LC 1143 — Longest Common Subsequence (Medium, 2D string)

Define: dp[i][j] = length of LCS of text1[:i] and text2[:j]. Recurrence: if text1[i-1] == text2[j-1], the last characters match: dp[i][j] = dp[i-1][j-1] + 1. Otherwise: dp[i][j] = max(dp[i-1][j], dp[i][j-1]). Base: dp[0][*] = dp[*][0] = 0 (empty string has LCS 0 with anything).
Python
def longestCommonSubsequence(text1, text2):
    m, n = len(text1), len(text2)
    dp = [[0] * (n + 1) for _ in range(m + 1)]
    for i in range(1, m + 1):
        for j in range(1, n + 1):
            if text1[i-1] == text2[j-1]:
                dp[i][j] = dp[i-1][j-1] + 1
            else:
                dp[i][j] = max(dp[i-1][j], dp[i][j-1])
    return dp[m][n]

LC 300 — Longest Increasing Subsequence (Medium, two approaches)

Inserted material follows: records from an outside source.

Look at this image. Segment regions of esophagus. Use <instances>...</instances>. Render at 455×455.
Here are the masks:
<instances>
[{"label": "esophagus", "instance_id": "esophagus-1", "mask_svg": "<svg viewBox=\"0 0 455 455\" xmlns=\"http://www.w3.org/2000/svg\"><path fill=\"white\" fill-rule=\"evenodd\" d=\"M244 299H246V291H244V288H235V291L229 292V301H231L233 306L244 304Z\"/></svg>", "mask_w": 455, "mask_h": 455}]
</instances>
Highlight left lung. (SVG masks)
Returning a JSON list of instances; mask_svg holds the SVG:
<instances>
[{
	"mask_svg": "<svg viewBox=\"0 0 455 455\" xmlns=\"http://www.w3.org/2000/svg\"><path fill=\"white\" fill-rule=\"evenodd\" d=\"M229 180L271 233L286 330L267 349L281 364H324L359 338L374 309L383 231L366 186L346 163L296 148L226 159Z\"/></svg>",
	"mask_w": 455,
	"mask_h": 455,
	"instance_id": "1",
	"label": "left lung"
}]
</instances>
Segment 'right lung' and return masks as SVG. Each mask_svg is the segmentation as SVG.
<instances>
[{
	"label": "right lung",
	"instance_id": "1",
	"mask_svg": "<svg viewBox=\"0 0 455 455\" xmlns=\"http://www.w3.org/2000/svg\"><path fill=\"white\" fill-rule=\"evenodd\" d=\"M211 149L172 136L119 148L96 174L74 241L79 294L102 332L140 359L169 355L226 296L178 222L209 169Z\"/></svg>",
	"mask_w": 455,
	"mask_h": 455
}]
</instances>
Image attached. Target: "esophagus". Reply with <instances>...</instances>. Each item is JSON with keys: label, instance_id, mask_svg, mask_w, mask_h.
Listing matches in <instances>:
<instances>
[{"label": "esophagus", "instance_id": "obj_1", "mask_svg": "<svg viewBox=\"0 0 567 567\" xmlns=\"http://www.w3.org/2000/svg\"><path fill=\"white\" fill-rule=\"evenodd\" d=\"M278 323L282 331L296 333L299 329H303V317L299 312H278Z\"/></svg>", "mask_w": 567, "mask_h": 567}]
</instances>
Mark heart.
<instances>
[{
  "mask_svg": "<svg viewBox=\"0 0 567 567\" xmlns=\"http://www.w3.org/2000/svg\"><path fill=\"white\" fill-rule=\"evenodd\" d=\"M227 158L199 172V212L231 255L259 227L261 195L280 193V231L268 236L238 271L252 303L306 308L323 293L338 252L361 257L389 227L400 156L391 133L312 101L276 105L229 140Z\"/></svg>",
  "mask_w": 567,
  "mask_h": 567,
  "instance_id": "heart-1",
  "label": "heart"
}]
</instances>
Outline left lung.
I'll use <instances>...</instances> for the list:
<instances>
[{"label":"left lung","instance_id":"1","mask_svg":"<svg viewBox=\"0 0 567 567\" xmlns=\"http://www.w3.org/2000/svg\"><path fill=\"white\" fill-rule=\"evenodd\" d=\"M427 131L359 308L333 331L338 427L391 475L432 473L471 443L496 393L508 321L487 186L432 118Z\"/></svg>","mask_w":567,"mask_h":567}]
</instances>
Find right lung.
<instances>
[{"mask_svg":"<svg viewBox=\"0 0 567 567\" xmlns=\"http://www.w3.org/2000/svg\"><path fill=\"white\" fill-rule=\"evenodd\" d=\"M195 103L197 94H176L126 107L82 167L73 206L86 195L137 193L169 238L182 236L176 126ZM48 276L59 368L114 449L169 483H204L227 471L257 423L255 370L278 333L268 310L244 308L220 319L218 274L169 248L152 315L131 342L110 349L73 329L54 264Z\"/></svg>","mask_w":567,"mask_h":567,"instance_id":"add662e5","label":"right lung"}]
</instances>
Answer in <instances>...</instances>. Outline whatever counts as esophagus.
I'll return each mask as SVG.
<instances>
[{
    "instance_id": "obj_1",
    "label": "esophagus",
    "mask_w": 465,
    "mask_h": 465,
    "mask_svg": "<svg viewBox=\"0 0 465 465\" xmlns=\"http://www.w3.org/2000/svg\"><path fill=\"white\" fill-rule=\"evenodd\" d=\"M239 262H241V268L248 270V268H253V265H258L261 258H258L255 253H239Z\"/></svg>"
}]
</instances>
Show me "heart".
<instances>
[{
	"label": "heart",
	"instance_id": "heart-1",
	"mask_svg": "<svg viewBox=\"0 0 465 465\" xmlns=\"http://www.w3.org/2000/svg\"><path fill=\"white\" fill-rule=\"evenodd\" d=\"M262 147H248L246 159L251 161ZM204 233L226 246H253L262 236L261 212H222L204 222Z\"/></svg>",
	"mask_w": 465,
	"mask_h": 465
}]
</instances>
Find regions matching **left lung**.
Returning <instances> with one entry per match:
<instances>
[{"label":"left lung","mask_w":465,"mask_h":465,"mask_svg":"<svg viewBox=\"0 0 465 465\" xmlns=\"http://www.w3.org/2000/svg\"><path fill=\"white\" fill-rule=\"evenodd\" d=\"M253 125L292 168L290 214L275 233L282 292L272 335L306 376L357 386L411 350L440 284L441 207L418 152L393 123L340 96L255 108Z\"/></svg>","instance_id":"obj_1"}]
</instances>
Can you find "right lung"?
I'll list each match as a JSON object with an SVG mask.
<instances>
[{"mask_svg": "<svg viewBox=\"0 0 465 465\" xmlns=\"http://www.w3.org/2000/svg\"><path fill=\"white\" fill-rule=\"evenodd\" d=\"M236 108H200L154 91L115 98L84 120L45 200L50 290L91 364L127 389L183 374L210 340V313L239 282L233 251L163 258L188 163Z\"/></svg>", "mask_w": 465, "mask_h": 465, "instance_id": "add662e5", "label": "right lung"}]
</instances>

Approach 1 — O(n^2) DP Define: dp[i] = length of the longest increasing subsequence ending at index i. Recurrence: dp[i] = 1 + max(dp[j] for j < i if nums[j] < nums[i]), or 1 if no such j.
Python
def lengthOfLIS(nums):
    if not nums: return 0
    dp = [1] * len(nums)
    for i in range(len(nums)):
        for j in range(i):
            if nums[j] < nums[i]:
                dp[i] = max(dp[i], dp[j] + 1)
    return max(dp)
Approach 2 — O(n log n) Patience Sorting Maintain tails[k] = the smallest possible last element of an increasing subsequence of length k + 1. For each x, binary-search for the first tails[i] >= x and replace it with x. The length of tails at the end is the LIS length.
Python
from bisect import bisect_left
def lengthOfLIS(nums):
    tails = []
    for x in nums:
        i = bisect_left(tails, x)
        if i == len(tails):
            tails.append(x)
        else:
            tails[i] = x
    return len(tails)
Why patience sorting works: tails is strictly increasing. Replacing tails[i] with a smaller value keeps future LIS opportunities open. The actual elements of tails are not the LIS itself — only the length is correct. Reconstructing the LIS requires extra parent pointers.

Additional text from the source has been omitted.